My wife has an old cooler. It’s a beautiful piece of furniture, made of oak, and it weighs a ton. Someone should value this piece of furniture too. But no one does, except us.
|my old clock|
We have a friend who recently downsized his huge farmhouse to an 1800 square foot one story home. His former barn, now owned by his son, is littered with discarded furniture. The son doesn’t want any of that. He wants the barn cleared so he can use the space for his equipment. None of his other children want it either. So they’re agonizing over what to do with things. Sell it? Give it away? A lot of it will undoubtedly end up in the junkyard.
It’s a shame, but there are many things that our children do not want.

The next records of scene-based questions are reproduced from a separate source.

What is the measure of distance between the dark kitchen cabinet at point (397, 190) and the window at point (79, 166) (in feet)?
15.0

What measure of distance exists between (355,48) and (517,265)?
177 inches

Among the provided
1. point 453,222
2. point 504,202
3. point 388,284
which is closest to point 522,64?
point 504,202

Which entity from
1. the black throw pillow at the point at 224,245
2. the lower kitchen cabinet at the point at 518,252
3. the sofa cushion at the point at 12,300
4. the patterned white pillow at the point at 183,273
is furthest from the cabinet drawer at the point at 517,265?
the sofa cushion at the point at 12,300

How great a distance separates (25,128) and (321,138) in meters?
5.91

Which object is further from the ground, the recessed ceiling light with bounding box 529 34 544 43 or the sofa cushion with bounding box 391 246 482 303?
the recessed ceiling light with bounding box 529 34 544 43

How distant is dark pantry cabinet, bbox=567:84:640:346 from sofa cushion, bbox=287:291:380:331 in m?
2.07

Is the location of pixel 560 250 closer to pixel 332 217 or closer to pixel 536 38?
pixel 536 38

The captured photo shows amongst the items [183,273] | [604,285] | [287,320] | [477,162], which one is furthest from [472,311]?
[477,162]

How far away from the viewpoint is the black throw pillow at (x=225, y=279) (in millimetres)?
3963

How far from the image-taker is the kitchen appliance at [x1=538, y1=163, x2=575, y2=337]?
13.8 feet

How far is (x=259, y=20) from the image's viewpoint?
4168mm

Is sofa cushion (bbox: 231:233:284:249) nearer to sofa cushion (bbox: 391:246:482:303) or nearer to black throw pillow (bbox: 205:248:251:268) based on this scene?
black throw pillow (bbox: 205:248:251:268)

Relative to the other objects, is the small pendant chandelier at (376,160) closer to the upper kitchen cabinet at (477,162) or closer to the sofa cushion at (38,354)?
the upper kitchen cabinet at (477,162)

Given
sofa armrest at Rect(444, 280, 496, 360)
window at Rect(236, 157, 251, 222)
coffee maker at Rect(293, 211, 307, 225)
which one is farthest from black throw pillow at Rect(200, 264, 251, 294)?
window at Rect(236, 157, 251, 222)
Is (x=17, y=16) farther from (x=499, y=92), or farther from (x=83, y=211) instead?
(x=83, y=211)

And it’s not just our old furniture. There was a story last week in our local newspaper. Marvin Frederick, 81, has spent his entire life running his butcher shop at a local farmers’ market. He wants to retire. He has two grown children, but neither wants to take over the store. And the man can’t sell the store either. He is asking $850,000 for the business, which includes all the equipment, the recipes, his client list, and is willing to provide a month of free training. But so far, there are no buyers. “It’s hard work,” he admits. “You have to be someone who isn’t afraid to work.”
Children don’t want your business, they don’t want your prized antiques, they probably don’t even want your property. The house, especially if it is a second home, can cause all kinds of headaches, especially if there are a lot of expenses and maintenance issues involved. Arguments and hurt feelings can cause serious divisions if property is divided among multiple family members. Timeshares only compound the problem, as getting out of a timeshare can be difficult and time consuming.
I think the only lesson we need to learn is to use our stuff and not worry about “saving it for the kids.” So don’t worry if a precious piece of furniture is scratched, or if you break a cup or plate and you no longer have a complete set of dishes. You are enjoying these things, appreciating them for what they are and the pleasure they bring to your life. So if the kids don’t want those things, at least you’ve enjoyed them, which is why you got them in the first place.
Leaving an inheritance to our children can be a blessing, something they will continue to treasure in the future as we have in the past. But that’s only if they really want it. Do we really believe that our children want our old boat, an old car, or the china set we inherited from Aunt Alice? And for God’s sake, don’t leave them a storage room full of old furniture, clothes and sports equipment.
|my coin collection|
Our children will surely not object to inheriting money. But even an IRA or 401K can cause difficulties. These assets are not necessarily easy to transfer. The rules are complicated and there may be emotional issues involved. If it’s a substantial amount of money, it’s worth the effort; but otherwise it can cause nothing but trouble.
The best thing to leave our heirs is cash or financial assets that are as close to cash as possible: publicly traded stocks or bonds, certificates of deposit, or bank accounts. Or, go ahead and make an exception with the storage locker. . . but only if that old piece of furniture is full of hundred dollar bills.
Then I do not know. Do you think my kids will want my old coin collection that has gone into the guest room closet? After all, it is effective!